# Deliberate Differences from MATLAB PREP¶

Although PyPREP aims to be a faithful reimplementation of the original MATLAB version of PREP, there are a few places where PyPREP has deliberately chosen to use different defaults than the MATLAB PREP.

To override these differerences, you can set the `matlab_strict`

parameter
for `PrepPipeline`

, `Reference`

, or
`NoisyChannels`

to `True`

in order to match the original
PREP’s internal math.

Table of Contents

## Differences in Signal Detrending¶

In the PREP pipeline, trends (i.e., slow drifts in EEG baseline signal) are
temporarily removed from the data prior to adaptive line-noise removal
as well as prior to bad channel detection via `NoisyChannels`

,
which occurs at multiple points during robust re-referencing. This is done to
improve the accuracy of both of these processes, which are sensitive to
influence from trends in the signal.

In MATLAB PREP, the default method of trend removal is to use EEGLAB’s
`pop_eegfiltnew`

, which creates and applies an FIR high-pass filter to the
data. MNE’s `mne.filter.filter_data()`

offers similar functionality, but
with two key differences:

MNE’s method of FIR filter design has minor differences, resulting in slightly lower FIR filter orders than EEGLAB for the same input values (e.g. 845 instead of EEGLAB’s 847).

EEGLAB’s

`pop_eegfiltnew`

only applies the filter to the signal forwards, resulting in minor phase shift in the filtered signal. By contrast, MNE defaults to applying the filter both forwards and backwards, eliminating any phase shift from the filtering process.

As a result of these differences, `NoisyChannels`

values also
differ slightly (on the order of ~0.002) for RANSAC correlations between the
filtering methods.

Because MNE’s filtering code is faster and technically preferable (due to
the lack of phase shift) PyPREP defaults to using `mne.filter.filter_data()`

for high-pass trend removal. However, for exact numeric equivalence, PyPREP
has a basic re-implementation of EEGLAB’s `pop_eegfiltnew`

in Python that
produces identical results to MATLAB PREP’s `removeTrend`

when the
`matlab_strict`

parameter is set to `True`

.

## Differences in RANSAC¶

During the “find-bad-by-RANSAC” step of noisy channel detection (see
`find_bad_by_ransac()`

), PREP does the following steps to
identify channels that aren’t well-predicted by the signals of other channels:

Generates a bunch of random subsets of currently-good channels from the data (50 samples by default, each containing 25% of the total EEG channels in the dataset).

Uses the signals and spatial locations of those channels to predict what the signals will be at the spatial locations of all the other channels, with each random subset of channels generating a different prediction for each channel (i.e., 50 predicted signals per channel by default).

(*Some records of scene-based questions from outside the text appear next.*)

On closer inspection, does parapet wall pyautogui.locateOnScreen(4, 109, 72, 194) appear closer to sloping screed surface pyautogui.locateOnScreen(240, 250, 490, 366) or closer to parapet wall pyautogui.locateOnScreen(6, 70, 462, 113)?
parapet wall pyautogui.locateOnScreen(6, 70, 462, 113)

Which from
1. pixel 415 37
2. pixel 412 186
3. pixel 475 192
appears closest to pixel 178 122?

For each channel, calculates the median predicted signal from the full set of predictions.

Splits the full data into small non-overlapping windows (5 seconds by default) and calculates the correlation between the median predicted signal and the actual signal for each channel within each window.

Compares the correlations for each channel against a threshold value (0.75 by default), flags all windows that fall below that threshold as ‘bad’, and calculates the proportions of ‘bad’ windows for each channel.

Flags all channels with an excessively high proportion of ‘bad’ windows (minimum 0.4 by default) as being ‘bad-by-RANSAC’.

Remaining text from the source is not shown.